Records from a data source

========================================================================

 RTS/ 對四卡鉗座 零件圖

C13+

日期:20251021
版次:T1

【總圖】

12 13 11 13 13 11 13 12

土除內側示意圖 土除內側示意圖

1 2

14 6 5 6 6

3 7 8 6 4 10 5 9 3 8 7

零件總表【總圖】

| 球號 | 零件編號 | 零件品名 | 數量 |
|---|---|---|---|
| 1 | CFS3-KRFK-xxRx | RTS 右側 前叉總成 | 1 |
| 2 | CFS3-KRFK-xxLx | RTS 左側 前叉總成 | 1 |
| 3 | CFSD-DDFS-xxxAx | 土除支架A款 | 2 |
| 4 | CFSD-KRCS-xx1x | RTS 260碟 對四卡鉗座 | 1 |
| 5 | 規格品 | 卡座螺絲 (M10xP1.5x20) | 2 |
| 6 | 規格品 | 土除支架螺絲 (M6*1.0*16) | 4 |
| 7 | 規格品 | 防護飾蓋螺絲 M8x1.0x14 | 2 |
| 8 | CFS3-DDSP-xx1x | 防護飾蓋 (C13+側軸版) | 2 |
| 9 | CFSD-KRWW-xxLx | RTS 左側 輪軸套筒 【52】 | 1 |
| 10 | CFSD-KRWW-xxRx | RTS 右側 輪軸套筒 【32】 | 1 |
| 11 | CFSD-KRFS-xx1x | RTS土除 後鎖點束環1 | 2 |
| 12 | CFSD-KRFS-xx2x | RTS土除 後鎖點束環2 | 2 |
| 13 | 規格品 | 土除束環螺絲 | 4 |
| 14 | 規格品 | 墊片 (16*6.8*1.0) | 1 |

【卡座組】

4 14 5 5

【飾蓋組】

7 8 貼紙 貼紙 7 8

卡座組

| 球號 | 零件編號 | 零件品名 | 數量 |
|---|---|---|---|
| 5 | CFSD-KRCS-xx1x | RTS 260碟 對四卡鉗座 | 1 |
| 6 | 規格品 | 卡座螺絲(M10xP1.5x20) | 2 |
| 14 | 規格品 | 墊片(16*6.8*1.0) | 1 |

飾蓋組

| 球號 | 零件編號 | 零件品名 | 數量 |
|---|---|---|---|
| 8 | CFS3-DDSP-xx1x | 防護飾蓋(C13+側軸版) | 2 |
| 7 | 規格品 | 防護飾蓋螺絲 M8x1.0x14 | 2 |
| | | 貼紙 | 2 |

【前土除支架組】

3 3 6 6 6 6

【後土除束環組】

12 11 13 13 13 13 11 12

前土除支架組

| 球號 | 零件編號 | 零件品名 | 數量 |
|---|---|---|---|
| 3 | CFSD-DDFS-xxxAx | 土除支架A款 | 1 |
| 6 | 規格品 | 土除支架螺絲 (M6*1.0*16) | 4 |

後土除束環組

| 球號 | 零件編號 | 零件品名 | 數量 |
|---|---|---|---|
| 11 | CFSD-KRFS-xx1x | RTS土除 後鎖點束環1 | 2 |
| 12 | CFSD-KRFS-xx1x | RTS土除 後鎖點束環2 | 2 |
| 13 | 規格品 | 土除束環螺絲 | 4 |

========================================================================

- TO DO: What you return should be the lines from the beginning of the records through the one that contains "輪軸套筒 【32】 | 1 |", repeated exactly and with no additions.

- RESPONSE AREA:
 RTS/ 對四卡鉗座 零件圖

C13+

日期:20251021
版次:T1

【總圖】

12 13 11 13 13 11 13 12

土除內側示意圖 土除內側示意圖

1 2

14 6 5 6 6

3 7 8 6 4 10 5 9 3 8 7

零件總表【總圖】

| 球號 | 零件編號 | 零件品名 | 數量 |
|---|---|---|---|
| 1 | CFS3-KRFK-xxRx | RTS 右側 前叉總成 | 1 |
| 2 | CFS3-KRFK-xxLx | RTS 左側 前叉總成 | 1 |
| 3 | CFSD-DDFS-xxxAx | 土除支架A款 | 2 |
| 4 | CFSD-KRCS-xx1x | RTS 260碟 對四卡鉗座 | 1 |
| 5 | 規格品 | 卡座螺絲 (M10xP1.5x20) | 2 |
| 6 | 規格品 | 土除支架螺絲 (M6*1.0*16) | 4 |
| 7 | 規格品 | 防護飾蓋螺絲 M8x1.0x14 | 2 |
| 8 | CFS3-DDSP-xx1x | 防護飾蓋 (C13+側軸版) | 2 |
| 9 | CFSD-KRWW-xxLx | RTS 左側 輪軸套筒 【52】 | 1 |
| 10 | CFSD-KRWW-xxRx | RTS 右側 輪軸套筒 【32】 | 1 |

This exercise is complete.